DATA SUPPLIED START

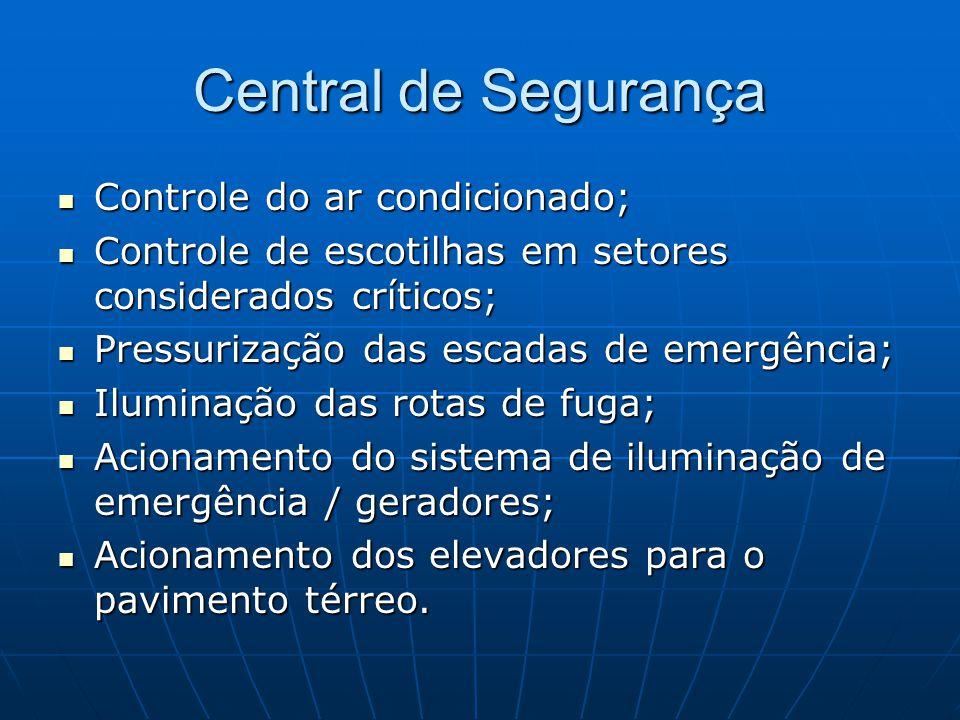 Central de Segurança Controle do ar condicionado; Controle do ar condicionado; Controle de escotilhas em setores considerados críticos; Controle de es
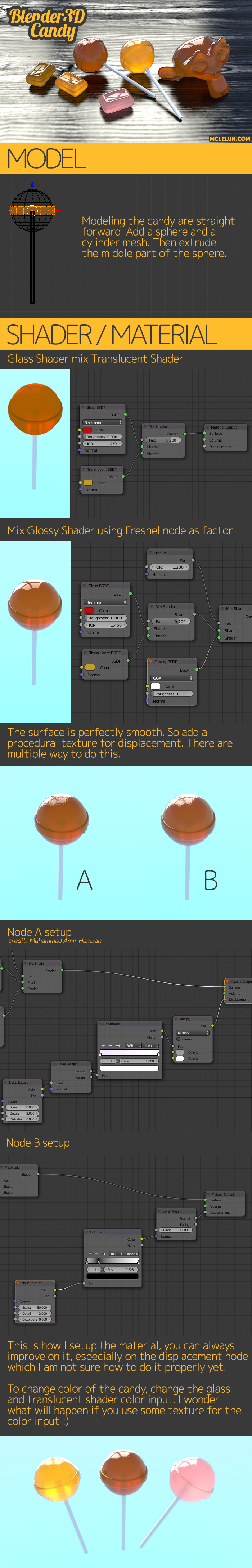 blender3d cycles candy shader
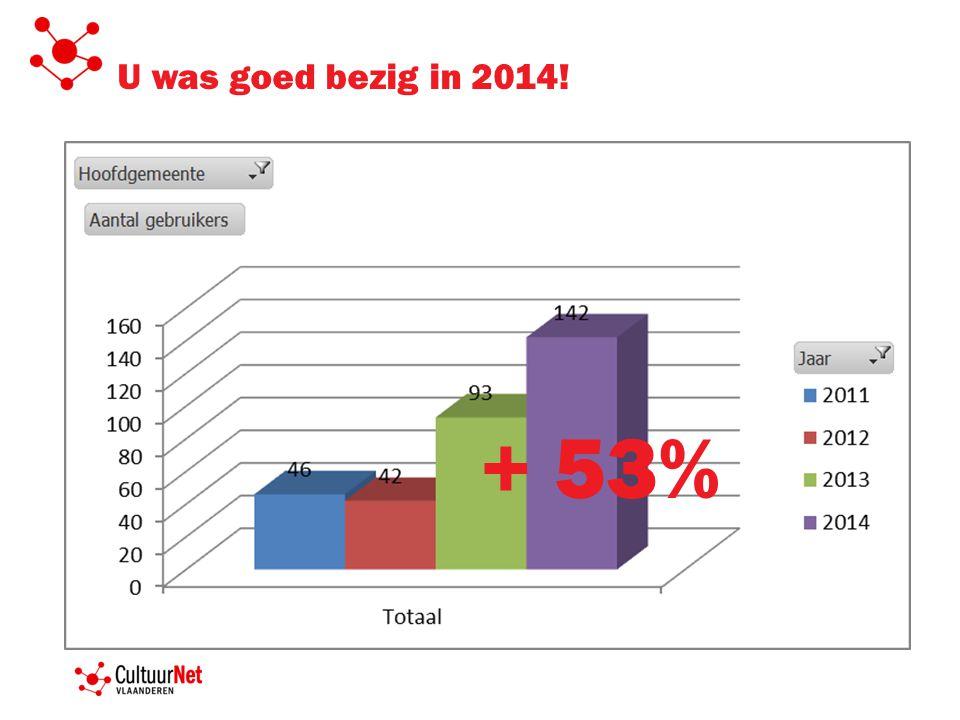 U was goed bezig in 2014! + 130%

DATA SUPPLIED END
DATA SUPPLIED START

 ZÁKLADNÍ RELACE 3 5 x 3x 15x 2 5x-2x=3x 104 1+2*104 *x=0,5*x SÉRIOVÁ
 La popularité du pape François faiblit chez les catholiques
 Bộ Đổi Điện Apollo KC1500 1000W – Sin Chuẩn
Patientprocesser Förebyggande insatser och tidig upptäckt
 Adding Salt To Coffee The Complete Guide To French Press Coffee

DATA SUPPLIED END
DATA SUPPLIED START

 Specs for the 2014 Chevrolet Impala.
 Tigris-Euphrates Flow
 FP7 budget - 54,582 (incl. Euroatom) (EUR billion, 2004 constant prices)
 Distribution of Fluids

DATA SUPPLIED END

- TASK STATEMENT
Output only the lines above from the line that holds "Central de Segurança" through the line that holds "U was goed bezig in 2014! + 130%", both ends included, and exclude pictures.

- EXPECTED OUTPUT
 Central de Segurança Controle do ar condicionado; Controle do ar condicionado; Controle de escotilhas em setores considerados críticos; Controle de es
 blender3d cycles candy shader
 U was goed bezig in 2014! + 130%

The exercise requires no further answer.